WASHINGTON - The United States welcomed Malala Yousafzai's speech at the United Nations, saying she made a ‘wonderful set of remarks’ about the importance of education for girls.

Responding to a question at the daily press briefing in Washington, State Department Spokesperson Jen Psaki said her bravery in the face of such violence is inspirational.

Malala's speech to the U.N. Youth Assembly marking her 16th birthday hit the headlines in the American print and electronic media calling it ‘powerful’, ‘impassioned’ and ‘moving.’

“Education for girls is critical," Spokesperson Psaki said. "It’s an issue we care deeply about, and it’s key to both political and economic progress, and certainly we discuss a range of issues, as you know, with the Pakistani government."
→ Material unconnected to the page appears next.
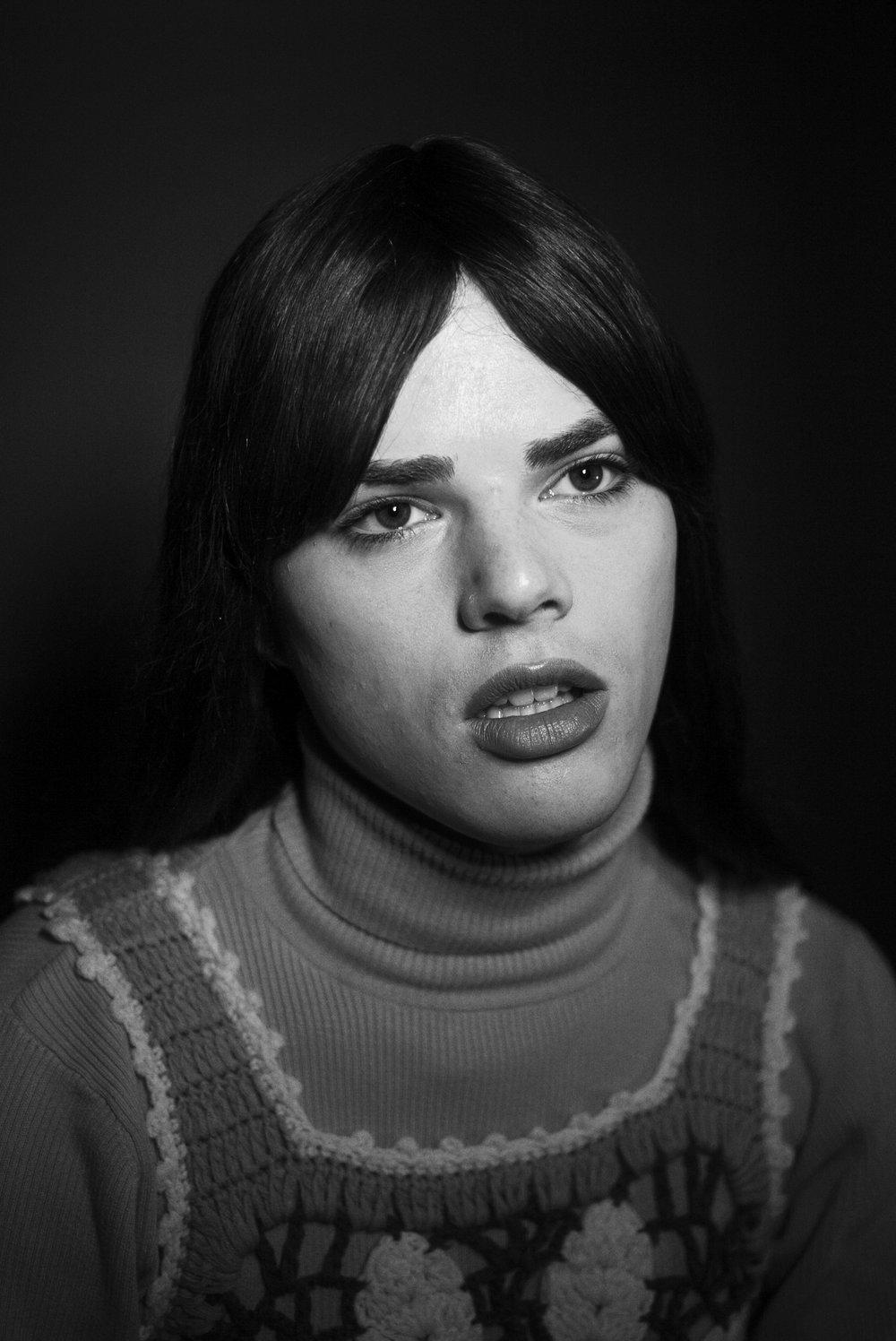 new-portraits-01.jpg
The New York Times praised her speech, saying "she spoke in a calm, self-assured voice as she delivered her first major speech since she was shot on the left side of her head October 9 on her way home from school in Pakistan’s Swat Valley."

The Times also carried a dispatch from London saying that "Taliban militants have pressed their violent campaign against girls’ education in north-western Pakistan, attacking more than 800 schools in the region since 2009.

"From that time, Ms. Yousafzai was an outspoken critic of the Taliban campaign," it said. Alexandra Petri wrote in the Washington Post, "The power of Malala’s voice should certainly frighten them (the terrorists).

"The United Nations declared it Malala Day — if anyone’s earned it, she has. But she insists that it’s a day about giving a voice to the countless others whose voices haven’t been heard," Petri wrote.

"She’s a tremendous testament to the cause of education and speech she champions. Hearing her words, you can see why the Taliban was so fearful of a teenage girl. Hers is a powerful voice. "She’s not just impressive for a 16-year-old; she’s impressive for a human being of any age."

The Christian Science Monitor commented, "The confidence radiating from the young activist, who wore a vivid pink shawl once owned by assassinated Pakistani Prime Minister Benazir Bhutto, belies the staggering challenges that still face education activists around the world."

The Wall Street Journal noted, "Yousafzai, a vocal supporter of education rights for girls when Taliban made her a target, advocated access to free schooling for all children in her speech.